A religião ocupava posição central em sua vida cotidiana. A leitura da Bíblia, os cultos domésticos, as orações e a evangelização tornaram-se práticas constantes em sua trajetória.
Seu compromisso espiritual alcançou igualmente as gerações seguintes. Um episódio particularmente significativo ocorreu quando seu neto, Valmor Leonel Batista, filho de Leonel Álvaro Neto, converteu-se à fé evangélica aos 18 anos de idade, em Porto Alegre.
Segundo a tradição familiar, Álvaro Leonel Titon teve participação direta nesse processo de conversão, conduzindo o neto ao evangelho. O acontecimento consolidou ainda mais o legado espiritual iniciado décadas antes.
Ao longo do século XX, o Brasil experimentou profundas mudanças políticas e econômicas. Álvaro Leonel Titon viveu durante períodos marcados pela Revolução de 1930, pelo Estado Novo de Getúlio Vargas, pela industrialização nacional e pelas transformações sociais do pós-guerra. Durante essas décadas, a presença evangélica cresceu significativamente no país.
O pentecostalismo, antes restrito a pequenos grupos, tornou-se um dos movimentos religiosos mais dinâmicos da sociedade brasileira.

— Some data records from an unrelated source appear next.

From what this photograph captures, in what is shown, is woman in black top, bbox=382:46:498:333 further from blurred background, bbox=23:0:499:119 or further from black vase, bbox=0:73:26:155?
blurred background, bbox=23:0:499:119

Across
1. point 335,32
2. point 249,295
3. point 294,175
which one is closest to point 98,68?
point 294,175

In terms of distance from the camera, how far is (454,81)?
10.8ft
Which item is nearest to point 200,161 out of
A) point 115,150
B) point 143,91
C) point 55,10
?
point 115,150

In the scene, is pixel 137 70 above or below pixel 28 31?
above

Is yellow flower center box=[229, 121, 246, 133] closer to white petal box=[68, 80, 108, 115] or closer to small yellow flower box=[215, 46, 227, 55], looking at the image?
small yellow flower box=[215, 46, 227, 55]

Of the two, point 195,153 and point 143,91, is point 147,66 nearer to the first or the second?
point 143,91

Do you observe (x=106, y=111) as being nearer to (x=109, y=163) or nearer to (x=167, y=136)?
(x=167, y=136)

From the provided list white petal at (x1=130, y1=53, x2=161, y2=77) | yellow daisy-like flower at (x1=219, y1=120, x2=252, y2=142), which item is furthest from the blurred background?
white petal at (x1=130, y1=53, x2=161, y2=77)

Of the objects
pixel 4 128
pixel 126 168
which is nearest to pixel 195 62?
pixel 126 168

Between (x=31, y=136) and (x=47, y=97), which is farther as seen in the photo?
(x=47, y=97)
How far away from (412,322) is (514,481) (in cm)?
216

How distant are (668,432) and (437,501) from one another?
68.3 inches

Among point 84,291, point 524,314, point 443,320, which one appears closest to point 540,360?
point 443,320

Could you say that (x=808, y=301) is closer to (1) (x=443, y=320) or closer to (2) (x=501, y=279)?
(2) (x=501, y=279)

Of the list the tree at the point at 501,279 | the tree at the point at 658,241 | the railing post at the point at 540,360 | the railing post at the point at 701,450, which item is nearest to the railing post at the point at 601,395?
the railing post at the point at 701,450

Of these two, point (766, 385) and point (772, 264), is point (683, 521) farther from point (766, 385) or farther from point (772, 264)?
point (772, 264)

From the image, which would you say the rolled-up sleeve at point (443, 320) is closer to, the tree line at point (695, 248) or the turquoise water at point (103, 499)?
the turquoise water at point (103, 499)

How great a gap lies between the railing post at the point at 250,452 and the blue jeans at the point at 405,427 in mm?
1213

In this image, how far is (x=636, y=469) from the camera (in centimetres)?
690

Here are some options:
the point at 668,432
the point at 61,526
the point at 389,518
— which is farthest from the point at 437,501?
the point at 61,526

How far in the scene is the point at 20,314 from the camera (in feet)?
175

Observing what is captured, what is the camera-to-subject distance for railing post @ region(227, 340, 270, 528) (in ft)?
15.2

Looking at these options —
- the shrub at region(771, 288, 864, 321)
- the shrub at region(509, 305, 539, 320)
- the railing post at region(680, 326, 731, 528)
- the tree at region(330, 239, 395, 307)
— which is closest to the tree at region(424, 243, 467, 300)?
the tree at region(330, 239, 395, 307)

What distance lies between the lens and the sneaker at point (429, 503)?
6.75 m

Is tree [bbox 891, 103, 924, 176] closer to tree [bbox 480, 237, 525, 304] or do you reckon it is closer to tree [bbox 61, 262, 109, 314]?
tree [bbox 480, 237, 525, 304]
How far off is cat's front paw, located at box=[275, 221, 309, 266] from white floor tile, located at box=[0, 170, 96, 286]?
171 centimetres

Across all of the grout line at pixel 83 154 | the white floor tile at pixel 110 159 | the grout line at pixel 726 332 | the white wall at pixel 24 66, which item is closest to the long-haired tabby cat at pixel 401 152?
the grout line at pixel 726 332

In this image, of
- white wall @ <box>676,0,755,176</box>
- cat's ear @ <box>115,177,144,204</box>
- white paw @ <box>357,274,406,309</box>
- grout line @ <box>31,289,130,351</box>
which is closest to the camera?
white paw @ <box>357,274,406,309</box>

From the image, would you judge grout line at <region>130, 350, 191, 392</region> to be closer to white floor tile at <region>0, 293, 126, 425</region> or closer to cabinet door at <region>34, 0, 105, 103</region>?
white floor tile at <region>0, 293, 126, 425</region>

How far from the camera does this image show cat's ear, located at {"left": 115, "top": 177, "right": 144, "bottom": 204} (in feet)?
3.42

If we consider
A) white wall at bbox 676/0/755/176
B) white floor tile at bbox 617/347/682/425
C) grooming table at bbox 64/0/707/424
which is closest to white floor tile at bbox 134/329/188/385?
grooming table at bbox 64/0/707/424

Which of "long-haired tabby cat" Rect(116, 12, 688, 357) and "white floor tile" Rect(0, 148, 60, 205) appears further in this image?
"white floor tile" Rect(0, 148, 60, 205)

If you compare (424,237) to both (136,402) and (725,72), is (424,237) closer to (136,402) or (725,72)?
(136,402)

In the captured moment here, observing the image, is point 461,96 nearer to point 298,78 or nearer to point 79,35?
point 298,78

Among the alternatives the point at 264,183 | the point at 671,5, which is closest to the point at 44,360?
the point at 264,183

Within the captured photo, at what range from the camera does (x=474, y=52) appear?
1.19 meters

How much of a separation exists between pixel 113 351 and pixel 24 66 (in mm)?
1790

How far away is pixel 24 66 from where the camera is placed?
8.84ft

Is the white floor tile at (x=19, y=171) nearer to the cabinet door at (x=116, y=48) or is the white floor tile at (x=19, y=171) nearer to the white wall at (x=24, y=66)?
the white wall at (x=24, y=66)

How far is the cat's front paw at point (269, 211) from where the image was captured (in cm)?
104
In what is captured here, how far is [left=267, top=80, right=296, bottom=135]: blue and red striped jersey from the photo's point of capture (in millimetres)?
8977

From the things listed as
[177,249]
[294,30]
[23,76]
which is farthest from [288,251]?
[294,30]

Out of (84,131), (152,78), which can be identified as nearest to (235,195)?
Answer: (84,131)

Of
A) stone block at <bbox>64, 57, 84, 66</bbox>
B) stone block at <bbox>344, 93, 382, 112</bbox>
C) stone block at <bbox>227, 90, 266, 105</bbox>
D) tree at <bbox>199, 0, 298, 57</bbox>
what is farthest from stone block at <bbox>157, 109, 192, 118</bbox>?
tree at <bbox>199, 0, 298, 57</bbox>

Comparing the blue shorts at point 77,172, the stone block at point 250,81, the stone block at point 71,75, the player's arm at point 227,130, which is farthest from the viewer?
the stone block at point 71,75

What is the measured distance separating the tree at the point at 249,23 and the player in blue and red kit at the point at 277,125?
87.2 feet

No Rio Grande do Sul, tradicionalmente identificado por forte herança católica e europeia, a expansão da Assembleia de Deus representou uma importante mudança no cenário religioso regional. Homens como Álvaro Leonel Titon contribuíram silenciosamente para esse processo histórico.
Embora muitos desses pioneiros não tenham ocupado posições de destaque público, sua dedicação comunitária e evangelística ajudou a construir os alicerces das igrejas que mais tarde alcançariam milhares de pessoas.
Além de sua atuação religiosa, Álvaro Leonel Titon deixou um legado humano e familiar profundamente marcado pelos valores cristãos.
Seus descendentes - hoje o bisneto Valmor Batista (Pastor Júnior Batista), presidente sênior da Mais de Cristo - preservaram sua memória como homem de fé, coragem e firmeza espiritual.
Sua história tornou-se símbolo de perseverança diante da oposição e da fidelidade às convicções religiosas.
O sobrenome Batista, adotado em razão de sua experiência espiritual, permaneceu como herança identitária transmitida às gerações posteriores. Mais do que um nome, tornou-se expressão de uma história familiar marcada pela conversão, pela evangelização e pela continuidade da fé cristã evangélica.
Álvaro Leonel Titon faleceu em 7 de julho de 1976, em São Francisco dos Casais, no estado do Rio Grande do Sul, aos 79 anos de idade.
Sua morte encerrou uma trajetória iniciada ainda no século XIX e atravessada por profundas mudanças nacionais e religiosas.
Contudo, seu legado permaneceu vivo entre familiares, igrejas e descendentes que continuaram preservando sua memória.
Sua vida representa um importante testemunho da expansão do pentecostalismo no Sul do Brasil e das transformações religiosas ocorridas no país ao longo do século XX.
A história de Álvaro Leonel Titon também evidencia como experiências individuais de fé podem influenciar famílias inteiras e contribuir para movimentos históricos maiores.
Ao recordar sua trajetória, percebe-se que sua existência esteve profundamente ligada à construção de uma identidade espiritual baseada na convicção religiosa, na perseverança diante da rejeição e no compromisso com a propagação do evangelho.
Em meio às dificuldades de sua época, Álvaro Leonel Titon tornou-se exemplo de fidelidade à fé que escolheu seguir.
Hoje, sua memória permanece viva não apenas nos registros familiares, mas também no legado espiritual deixado às gerações seguintes, especialmente entre aqueles que carregam o sobrenome Batista como símbolo da decisão histórica tomada por um homem que escolheu transformar sua fé em herança permanente para sua descendência.
Na Mais de Cristo, seus bisnetos Hazael, Márcio e Valmor (Júnior) continuam escrevendo a história de amor ao Evangelho e propagação das Boas Novas aos quatro cantos do planeta, promovendo o Reino de Deus na terra e levando milhares de pessoas aos braços do Pai.